Bruno Le Maire et Barbara Pompili, respectivement ministres de l’Economie et de la Transition énergétique, ont assuré EDF de leur soutien. Pour remettre la principale entreprise publique du pays sur les rails, et garantir notre approvisionnement énergétique, Emmanuel Macron devra surtout tenir son engagement pris le 9 novembre 2021. Il avait alors promis de lancer pour la première fois depuis des décennies un grand plan de construction de nouveaux réacteurs nucléaires. Il s’agirait probablement de six EPR II, une version allégée et simplifiée de celui Flamanville. Ce redressement est d’autant plus vital que les pots cassés seront acquittés par son principal actionnaire, l’État, donc le contribuable.

Comment en est-on arrivé là ?

C’est un immense gâchis, tant la France avait tous les atouts en main. A la suite du choc pétrolier de 1973, le gouvernement de Pierre Messmer avait lancé un immense plan de construction de centrales nucléaires pour se défaire de la dépendance aux hydrocarbures étrangers. La France dispose aujourd’hui du second parc installé après les États-Unis avec 56 réacteurs en service, et reste le pays le plus nucléarisé du monde : 67% de la production électrique nationale provient de l’atome. Les consommateurs avaient accès à une électricité abondante, bon marché, qui élevait la France au rang de premier exportateur d’électricité d’Europe ; une aubaine pour notre balance commerciale, et un atout pour notre souveraineté.

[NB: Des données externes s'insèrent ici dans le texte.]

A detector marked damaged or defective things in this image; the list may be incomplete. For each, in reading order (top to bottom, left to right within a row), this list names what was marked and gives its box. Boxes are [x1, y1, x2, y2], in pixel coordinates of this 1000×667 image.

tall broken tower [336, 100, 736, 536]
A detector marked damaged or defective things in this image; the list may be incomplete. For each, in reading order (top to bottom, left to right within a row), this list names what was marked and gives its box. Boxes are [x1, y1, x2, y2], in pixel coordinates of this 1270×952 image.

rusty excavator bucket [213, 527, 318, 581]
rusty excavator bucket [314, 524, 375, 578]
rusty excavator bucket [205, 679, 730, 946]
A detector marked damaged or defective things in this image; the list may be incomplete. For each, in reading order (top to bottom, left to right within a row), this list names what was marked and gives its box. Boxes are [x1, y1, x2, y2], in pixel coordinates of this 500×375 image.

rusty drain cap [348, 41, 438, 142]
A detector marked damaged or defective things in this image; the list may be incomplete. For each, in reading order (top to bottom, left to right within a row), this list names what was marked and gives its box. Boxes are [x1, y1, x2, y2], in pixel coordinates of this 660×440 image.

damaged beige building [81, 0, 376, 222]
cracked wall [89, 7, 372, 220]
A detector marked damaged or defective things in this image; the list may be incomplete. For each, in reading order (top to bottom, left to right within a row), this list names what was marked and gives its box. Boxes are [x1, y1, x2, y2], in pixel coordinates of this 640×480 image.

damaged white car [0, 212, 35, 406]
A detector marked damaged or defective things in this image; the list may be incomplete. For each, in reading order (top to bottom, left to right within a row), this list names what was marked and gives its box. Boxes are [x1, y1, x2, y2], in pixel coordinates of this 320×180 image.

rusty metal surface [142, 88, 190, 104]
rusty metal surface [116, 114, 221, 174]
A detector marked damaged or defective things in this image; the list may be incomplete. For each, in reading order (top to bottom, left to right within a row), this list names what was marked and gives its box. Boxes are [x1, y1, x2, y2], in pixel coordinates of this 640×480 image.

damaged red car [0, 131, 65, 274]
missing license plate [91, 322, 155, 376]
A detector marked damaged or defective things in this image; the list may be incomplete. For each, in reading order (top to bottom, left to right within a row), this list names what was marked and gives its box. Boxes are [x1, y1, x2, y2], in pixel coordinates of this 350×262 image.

Ces dernières décennies, les idées écologistes ont fait leur chemin. Après Tchernobyl et Fukushima, le nucléaire fait peur. Les énergies renouvelables (EnR), qualifiées de « vertes », se sont imposées comme l’alpha et l’oméga de l’écologie. Pour flatter cette sensibilité, le président François Hollande a promis de développer massivement les EnR, et de réduire la part du nucléaire à 50% de la production. Il s’est également engagé à fermer la centrale de Fessenheim (Alsace), la plus ancienne en activité. C’est finalement son successeur Emmanuel Macron qui a mis cette dernière promesse à exécution en 2020, alors que l’ASN (Autorité de sûreté nucléaire) avait donné un avis favorable à son maintien. Le résultat est que l’approvisionnement électrique de la France, privé des 1 800MW des réacteurs alsaciens, et de ceux dont l’entretien est perturbé par la crise sanitaire, s’est immédiatement retrouvé en tension.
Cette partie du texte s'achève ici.